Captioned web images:
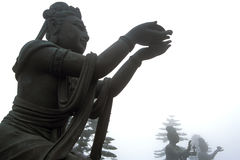 Buddhism Statue. A buddhism statue in gesture of offering Stock Photos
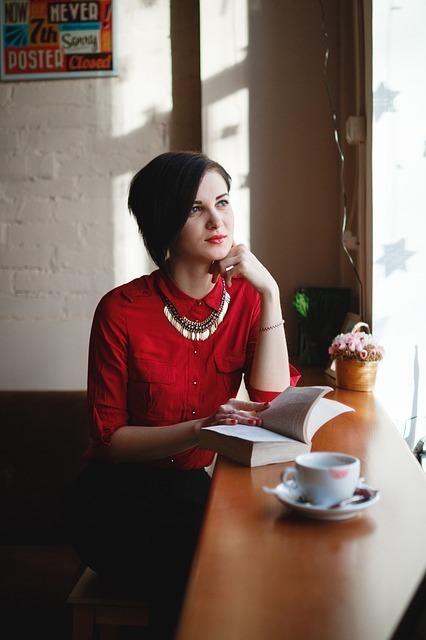 カフェの窓際で思考を巡らす女性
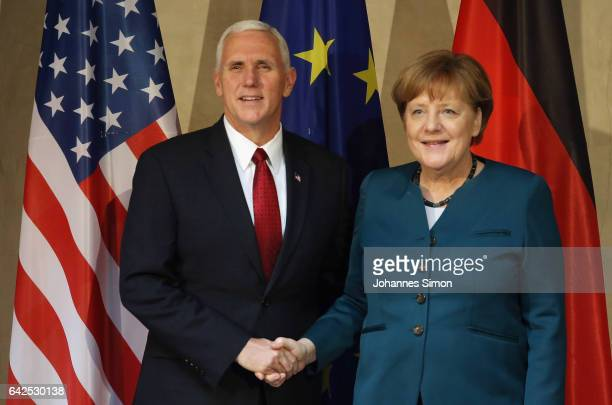 S Vice President Mike Pence and German chancellor Angela Merkel shake hands at the 2017 Munich Security Conference on February 18 2017 in Munich...
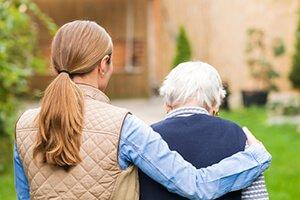 Женщина обнимает старушку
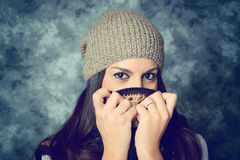 Shy mediterranean young woman with long brown hair Stock Photos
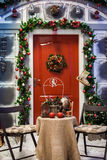 Porch with red door with Christmas wreath stock image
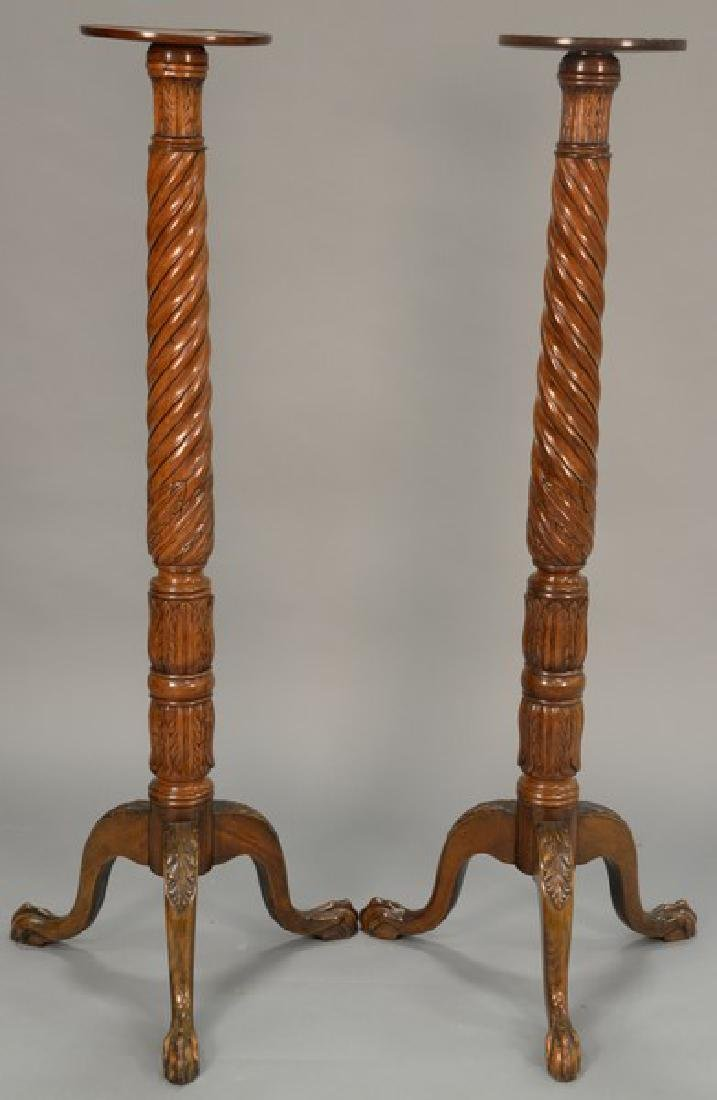 Pair of tall mahogany fern stands on turned shafts, set
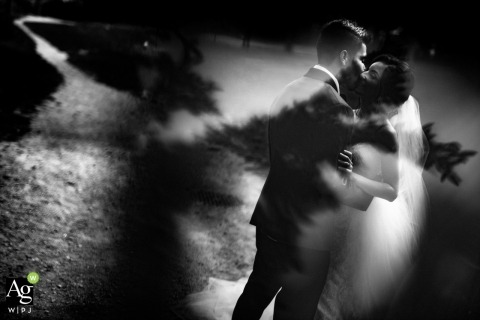 Ontario Wedding Photography | Image contains: bride, groom, black and white, shadow, reflection, embrace, dress, suit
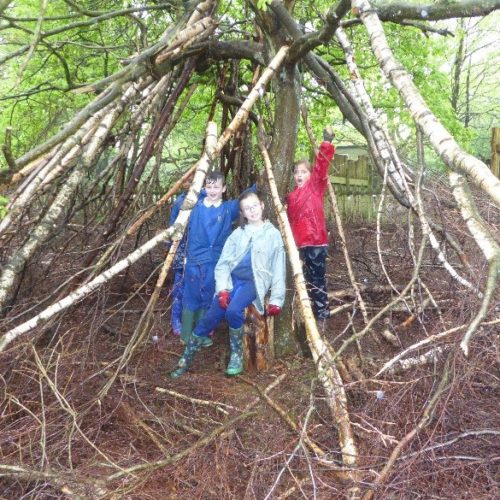 3 wet children standing under a shelter they had made from branckes and sticks in Sherwood Forest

## [Work required]
All that is wanted is an exact copy of the lines from the line bearing "Pair of tall" through the final line of the entries, including both ends but no pictures.

## [Answer for this exercise]
 Pair of tall mahogany fern stands on turned shafts, set
 Ontario Wedding Photography | Image contains: bride, groom, black and white, shadow, reflection, embrace, dress, suit
 3 wet children standing under a shelter they had made from branckes and sticks in Sherwood Forest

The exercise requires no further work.